[RECORDED INFORMATION start]

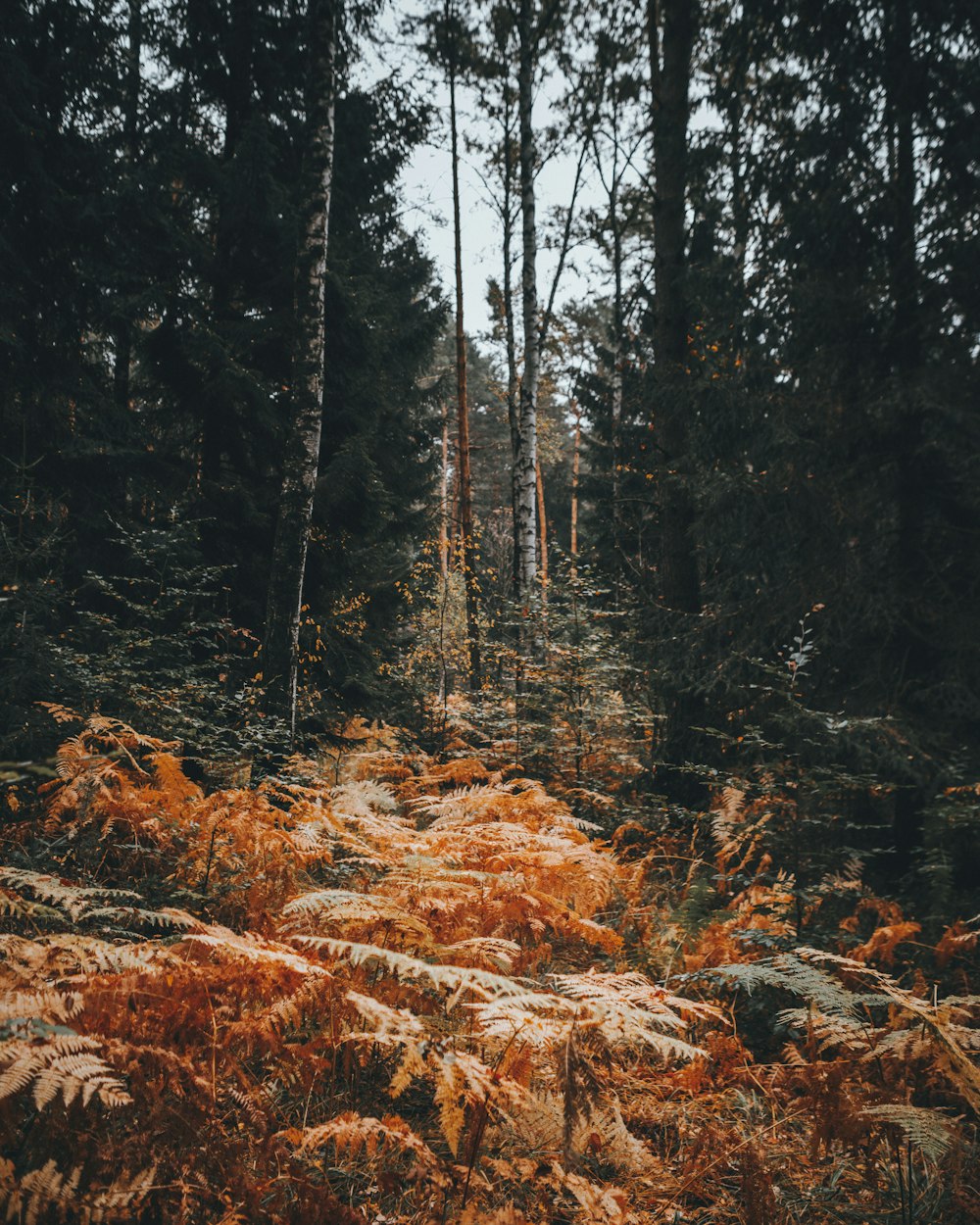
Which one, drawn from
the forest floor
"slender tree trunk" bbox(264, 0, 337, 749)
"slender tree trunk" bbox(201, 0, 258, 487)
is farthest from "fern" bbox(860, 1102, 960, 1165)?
"slender tree trunk" bbox(201, 0, 258, 487)

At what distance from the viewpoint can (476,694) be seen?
11094mm

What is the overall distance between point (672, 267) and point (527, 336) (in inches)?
204

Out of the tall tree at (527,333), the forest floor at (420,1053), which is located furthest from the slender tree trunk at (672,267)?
the forest floor at (420,1053)

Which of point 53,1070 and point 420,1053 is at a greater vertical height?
point 53,1070

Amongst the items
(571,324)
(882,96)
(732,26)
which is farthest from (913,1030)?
(571,324)

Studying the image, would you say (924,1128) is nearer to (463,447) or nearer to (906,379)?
(906,379)

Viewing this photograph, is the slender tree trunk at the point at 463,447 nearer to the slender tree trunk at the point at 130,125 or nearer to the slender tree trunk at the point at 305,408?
the slender tree trunk at the point at 305,408

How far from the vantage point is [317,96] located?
281 inches

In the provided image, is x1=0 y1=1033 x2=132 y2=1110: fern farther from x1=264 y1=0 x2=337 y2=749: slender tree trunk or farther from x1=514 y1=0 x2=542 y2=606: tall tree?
x1=514 y1=0 x2=542 y2=606: tall tree

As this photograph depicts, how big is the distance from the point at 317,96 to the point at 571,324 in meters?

[RECORDED INFORMATION end]

- _EXERCISE BRIEF_
Pull out every line of the data above and reproduce it word for word, leaving out the pictures.

- _RESULT FOR THIS TASK_
Which one, drawn from
the forest floor
"slender tree trunk" bbox(264, 0, 337, 749)
"slender tree trunk" bbox(201, 0, 258, 487)
is farthest from "fern" bbox(860, 1102, 960, 1165)?
"slender tree trunk" bbox(201, 0, 258, 487)

At what distance from the viewpoint can (476,694) be seen?
11094mm

What is the overall distance between point (672, 267) and point (527, 336) (in inches)?
204

Out of the tall tree at (527,333), the forest floor at (420,1053), which is located furthest from the slender tree trunk at (672,267)?
the forest floor at (420,1053)

Which of point 53,1070 and point 420,1053 is at a greater vertical height?
point 53,1070

Amongst the items
(571,324)
(882,96)
(732,26)
which is farthest from (913,1030)?
(571,324)

Studying the image, would you say (924,1128) is nearer to (463,447) or nearer to (906,379)?
(906,379)

Viewing this photograph, is the slender tree trunk at the point at 463,447 nearer to the slender tree trunk at the point at 130,125 or nearer to the slender tree trunk at the point at 305,408?
the slender tree trunk at the point at 305,408

How far from the vantage point is [317,96] located?
281 inches

In the provided image, is x1=0 y1=1033 x2=132 y2=1110: fern farther from x1=264 y1=0 x2=337 y2=749: slender tree trunk or farther from x1=514 y1=0 x2=542 y2=606: tall tree?
x1=514 y1=0 x2=542 y2=606: tall tree

As this photograph depicts, how big is the distance from the point at 317,96 to the point at 571,324 in meters?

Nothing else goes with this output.